# Showing that the directional derivative exists at a point.

• Sep 20th 2010, 07:37 PM
Pinkk
Showing that the directional derivative exists at a point.
Show that for any unit vector $\displaystyle u$, the directional derivative at $\displaystyle 0$ in the direction of $\displaystyle u$ exists for the function $\displaystyle f(x,y,z) = (xyz)^{1/3}$.

Okay, so maybe I'm just rusty on my multivariable calculus, but aren't each of the partial derivatives undefined at $\displaystyle (0,0,0)$? What am I missing here? And I'm missing how I would prove whether or not the function is actually differentiable at $\displaystyle (0,0,0)$.

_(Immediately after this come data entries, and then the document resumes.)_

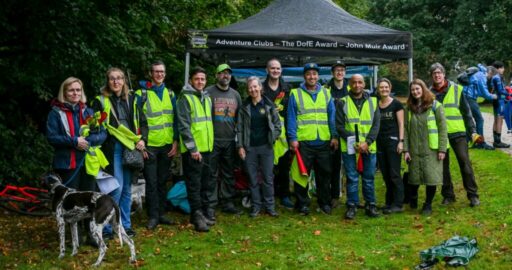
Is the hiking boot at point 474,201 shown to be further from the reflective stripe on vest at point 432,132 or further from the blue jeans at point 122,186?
the blue jeans at point 122,186

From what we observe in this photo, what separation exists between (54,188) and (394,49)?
5.24m

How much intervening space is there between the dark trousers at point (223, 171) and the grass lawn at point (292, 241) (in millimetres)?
338

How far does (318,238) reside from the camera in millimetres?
6863

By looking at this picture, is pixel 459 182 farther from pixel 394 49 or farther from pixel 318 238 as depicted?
pixel 318 238

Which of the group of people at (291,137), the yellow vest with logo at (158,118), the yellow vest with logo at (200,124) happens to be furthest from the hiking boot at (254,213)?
the yellow vest with logo at (158,118)

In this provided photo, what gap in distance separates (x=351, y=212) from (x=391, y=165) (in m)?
0.84

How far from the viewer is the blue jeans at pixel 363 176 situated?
775 cm

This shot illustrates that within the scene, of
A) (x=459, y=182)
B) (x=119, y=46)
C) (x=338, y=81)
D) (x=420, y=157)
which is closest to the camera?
(x=420, y=157)

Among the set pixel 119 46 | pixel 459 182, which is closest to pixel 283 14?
pixel 119 46

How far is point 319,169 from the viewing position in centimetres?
804

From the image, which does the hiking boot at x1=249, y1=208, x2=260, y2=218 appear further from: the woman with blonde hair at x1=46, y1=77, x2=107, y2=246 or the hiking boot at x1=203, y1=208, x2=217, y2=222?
the woman with blonde hair at x1=46, y1=77, x2=107, y2=246

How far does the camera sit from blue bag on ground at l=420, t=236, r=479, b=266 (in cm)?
570

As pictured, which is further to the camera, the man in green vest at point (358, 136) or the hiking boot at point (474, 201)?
the hiking boot at point (474, 201)

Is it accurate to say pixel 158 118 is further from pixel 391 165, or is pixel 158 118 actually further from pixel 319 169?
pixel 391 165
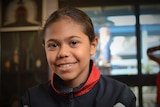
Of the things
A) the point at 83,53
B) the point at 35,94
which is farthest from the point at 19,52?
the point at 83,53

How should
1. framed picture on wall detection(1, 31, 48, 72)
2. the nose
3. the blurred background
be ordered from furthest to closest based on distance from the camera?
framed picture on wall detection(1, 31, 48, 72), the blurred background, the nose

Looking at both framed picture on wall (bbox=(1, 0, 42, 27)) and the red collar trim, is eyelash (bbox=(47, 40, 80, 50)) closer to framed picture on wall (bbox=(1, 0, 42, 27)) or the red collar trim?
the red collar trim

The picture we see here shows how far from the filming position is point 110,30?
6.01ft

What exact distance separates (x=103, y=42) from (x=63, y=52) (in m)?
1.38

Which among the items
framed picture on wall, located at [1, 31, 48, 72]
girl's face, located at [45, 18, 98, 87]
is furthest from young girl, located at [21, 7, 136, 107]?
framed picture on wall, located at [1, 31, 48, 72]

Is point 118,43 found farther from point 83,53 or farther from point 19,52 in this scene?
point 83,53

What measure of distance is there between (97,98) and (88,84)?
40 mm

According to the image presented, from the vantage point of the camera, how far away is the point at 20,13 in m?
1.91

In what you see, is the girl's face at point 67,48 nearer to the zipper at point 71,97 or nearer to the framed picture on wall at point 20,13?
the zipper at point 71,97

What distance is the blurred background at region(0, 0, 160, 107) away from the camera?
1.78 meters

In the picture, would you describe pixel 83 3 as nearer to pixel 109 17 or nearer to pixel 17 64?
pixel 109 17

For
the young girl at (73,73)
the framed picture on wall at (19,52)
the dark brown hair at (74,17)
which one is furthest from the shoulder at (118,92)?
the framed picture on wall at (19,52)

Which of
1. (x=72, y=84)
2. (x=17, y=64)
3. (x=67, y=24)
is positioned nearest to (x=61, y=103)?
(x=72, y=84)

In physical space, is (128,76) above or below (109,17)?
below
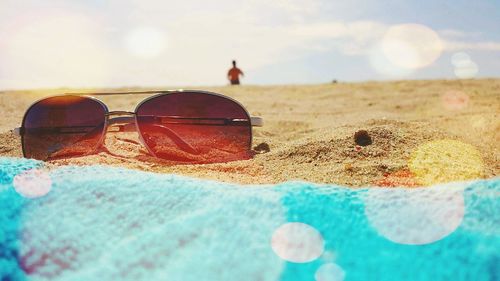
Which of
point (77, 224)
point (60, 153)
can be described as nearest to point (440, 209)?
point (77, 224)

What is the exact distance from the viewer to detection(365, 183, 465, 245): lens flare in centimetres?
77

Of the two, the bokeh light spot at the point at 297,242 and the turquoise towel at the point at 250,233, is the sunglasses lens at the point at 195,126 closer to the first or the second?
the turquoise towel at the point at 250,233

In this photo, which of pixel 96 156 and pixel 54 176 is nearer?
pixel 54 176

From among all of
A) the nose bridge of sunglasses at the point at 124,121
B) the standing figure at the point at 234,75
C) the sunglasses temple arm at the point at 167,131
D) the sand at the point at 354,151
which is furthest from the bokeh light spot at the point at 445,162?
the standing figure at the point at 234,75

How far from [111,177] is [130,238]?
27cm

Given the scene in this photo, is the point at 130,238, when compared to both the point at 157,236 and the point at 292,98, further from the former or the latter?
the point at 292,98

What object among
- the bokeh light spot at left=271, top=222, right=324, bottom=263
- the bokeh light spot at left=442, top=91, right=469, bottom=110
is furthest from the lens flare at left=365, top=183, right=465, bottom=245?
the bokeh light spot at left=442, top=91, right=469, bottom=110

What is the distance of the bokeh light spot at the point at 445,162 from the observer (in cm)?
184

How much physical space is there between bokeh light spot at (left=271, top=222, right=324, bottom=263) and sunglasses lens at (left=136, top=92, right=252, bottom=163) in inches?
67.9

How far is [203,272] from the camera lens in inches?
28.5

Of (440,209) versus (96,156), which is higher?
(440,209)

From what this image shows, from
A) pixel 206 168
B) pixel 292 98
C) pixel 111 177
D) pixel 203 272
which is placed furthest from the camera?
pixel 292 98

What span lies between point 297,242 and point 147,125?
6.60ft

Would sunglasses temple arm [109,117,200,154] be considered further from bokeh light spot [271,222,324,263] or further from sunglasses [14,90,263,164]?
bokeh light spot [271,222,324,263]
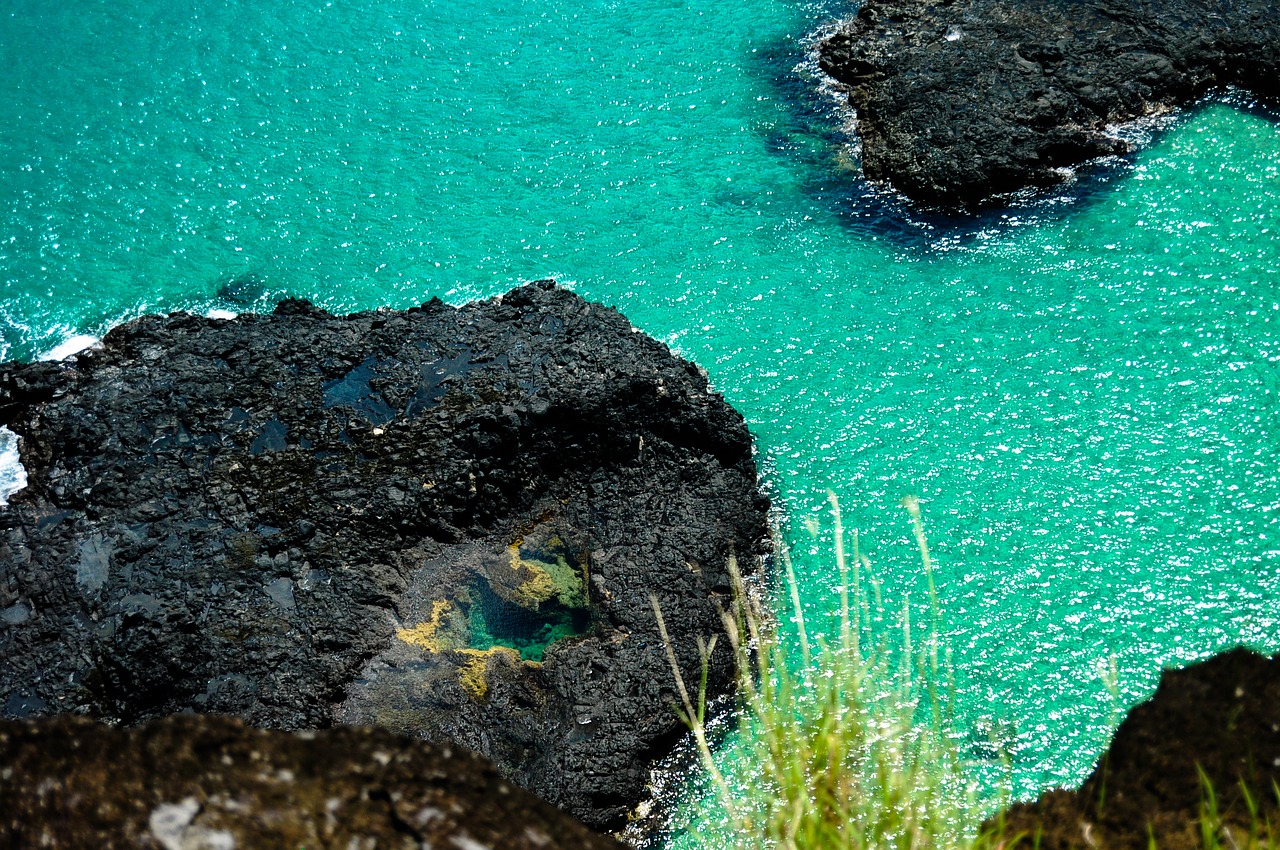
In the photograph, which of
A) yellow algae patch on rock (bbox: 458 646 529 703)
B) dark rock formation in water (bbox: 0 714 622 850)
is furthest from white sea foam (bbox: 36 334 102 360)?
dark rock formation in water (bbox: 0 714 622 850)

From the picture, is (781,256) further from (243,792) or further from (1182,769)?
(243,792)

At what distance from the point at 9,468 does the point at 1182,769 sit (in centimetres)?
499

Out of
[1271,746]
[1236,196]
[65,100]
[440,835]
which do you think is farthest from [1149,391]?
[65,100]

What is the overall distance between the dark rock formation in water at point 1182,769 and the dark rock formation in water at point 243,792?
0.96m

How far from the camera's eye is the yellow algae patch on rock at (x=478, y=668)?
413 cm

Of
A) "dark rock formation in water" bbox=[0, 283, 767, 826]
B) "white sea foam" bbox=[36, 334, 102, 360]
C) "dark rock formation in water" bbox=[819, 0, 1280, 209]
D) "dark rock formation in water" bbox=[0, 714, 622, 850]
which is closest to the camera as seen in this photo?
"dark rock formation in water" bbox=[0, 714, 622, 850]

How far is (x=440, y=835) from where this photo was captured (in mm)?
1751

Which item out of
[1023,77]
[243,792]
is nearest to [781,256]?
[1023,77]

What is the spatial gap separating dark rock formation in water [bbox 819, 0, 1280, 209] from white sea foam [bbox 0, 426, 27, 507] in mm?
5027

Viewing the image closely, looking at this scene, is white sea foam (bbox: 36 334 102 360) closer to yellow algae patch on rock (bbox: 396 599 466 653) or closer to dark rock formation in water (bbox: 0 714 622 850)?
yellow algae patch on rock (bbox: 396 599 466 653)

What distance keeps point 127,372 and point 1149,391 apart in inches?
192

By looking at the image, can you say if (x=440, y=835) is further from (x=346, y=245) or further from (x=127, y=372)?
(x=346, y=245)

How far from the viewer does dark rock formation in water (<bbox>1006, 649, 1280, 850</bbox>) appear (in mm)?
2023

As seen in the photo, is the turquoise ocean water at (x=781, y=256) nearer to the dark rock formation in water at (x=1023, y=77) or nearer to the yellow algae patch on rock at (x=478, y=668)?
the dark rock formation in water at (x=1023, y=77)
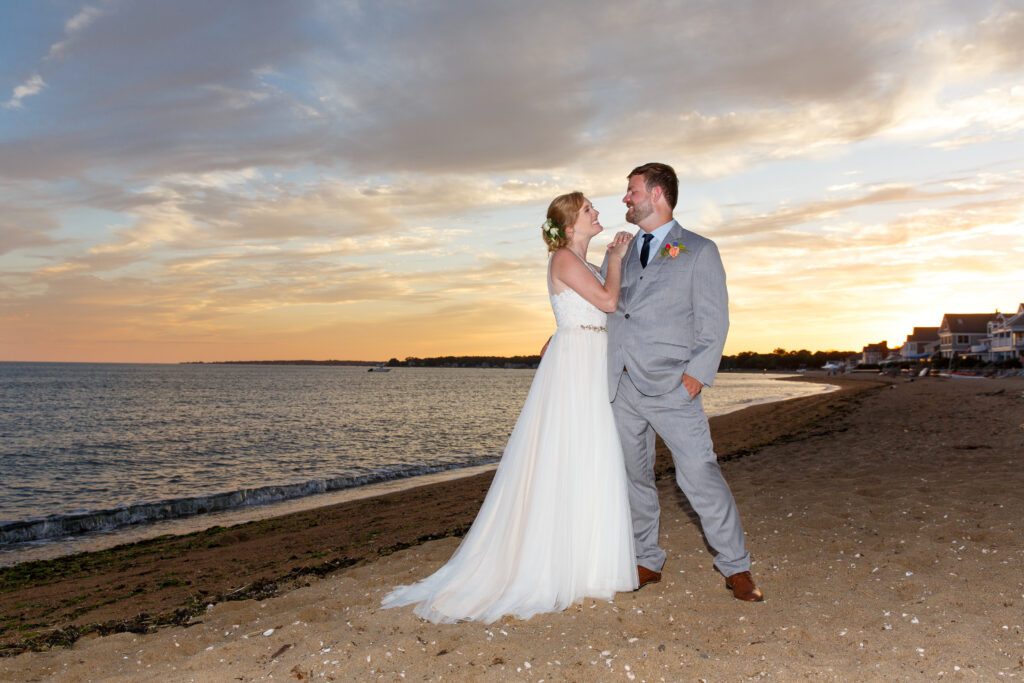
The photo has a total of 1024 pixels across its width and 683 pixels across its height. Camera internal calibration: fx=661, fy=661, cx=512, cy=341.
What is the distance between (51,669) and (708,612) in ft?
14.8

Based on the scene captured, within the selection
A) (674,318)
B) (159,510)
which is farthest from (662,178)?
(159,510)

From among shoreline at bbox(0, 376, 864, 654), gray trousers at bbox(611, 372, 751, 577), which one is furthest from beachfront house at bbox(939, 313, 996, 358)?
gray trousers at bbox(611, 372, 751, 577)

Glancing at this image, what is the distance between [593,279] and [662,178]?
32.5 inches

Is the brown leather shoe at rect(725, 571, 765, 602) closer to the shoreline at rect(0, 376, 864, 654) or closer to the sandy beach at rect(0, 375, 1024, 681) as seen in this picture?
the sandy beach at rect(0, 375, 1024, 681)

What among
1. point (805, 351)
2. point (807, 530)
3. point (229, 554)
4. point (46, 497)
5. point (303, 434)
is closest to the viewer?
point (807, 530)

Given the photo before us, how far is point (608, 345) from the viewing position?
475 cm

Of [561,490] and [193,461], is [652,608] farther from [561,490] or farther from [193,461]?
[193,461]

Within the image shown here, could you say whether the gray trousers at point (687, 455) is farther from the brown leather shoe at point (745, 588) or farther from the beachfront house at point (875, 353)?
the beachfront house at point (875, 353)

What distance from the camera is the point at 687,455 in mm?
4359

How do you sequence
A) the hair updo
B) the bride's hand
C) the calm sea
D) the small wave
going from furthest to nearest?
the calm sea, the small wave, the hair updo, the bride's hand

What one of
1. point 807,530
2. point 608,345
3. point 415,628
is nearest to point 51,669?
point 415,628

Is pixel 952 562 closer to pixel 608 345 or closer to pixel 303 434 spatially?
pixel 608 345

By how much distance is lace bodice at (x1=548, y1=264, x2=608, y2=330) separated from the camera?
4812 mm

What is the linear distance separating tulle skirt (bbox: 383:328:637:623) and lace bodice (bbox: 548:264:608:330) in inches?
2.3
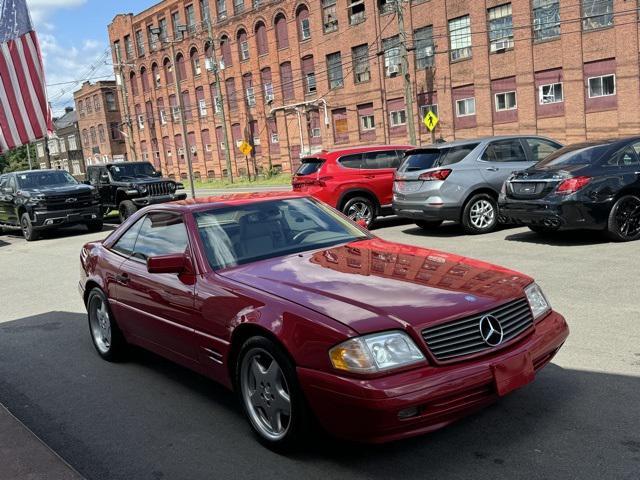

Edit: So I realized I had to use the limit definition of directional derivative, and I got for a unit vector $\displaystyle <a,b,c>$ the directional derivative at $\displaystyle 0$ is $\displaystyle (abc)^{1/3}$ and since the gradient is undefined at $\displaystyle 0$, the gradient dotted with the unit vector is not $\displaystyle (abc)^{1/3}$ so the function is not differentiable at $\displaystyle 0$. Is this right? And for a second part where $\displaystyle f(x,y,z)=(x^{2}yz)^{1/3}$ instead, I get that the directional derivative is $\displaystyle 0$ and that once again, the gradient is undefined at $\displaystyle 0$, so the gradient dotted with the unit vector is not $\displaystyle 0$, so the function is not differentiable at $\displaystyle 0$.
• Sep 20th 2010, 09:47 PM
Jose27
Remember the definition of directional derivative in the direction $\displaystyle u: \partial_uf(x)= \lim_{h\rightarrow 0} \frac{f(x+hu)-f(x)}{h}$ where in your case is $\displaystyle x=(0,0,0)$ and $\displaystyle u=(u_1,u_2,u_3)$ now just substitute and evaluate.

Another thing is that this particular function gives a counterexample to the converse of the theorem in your other thread.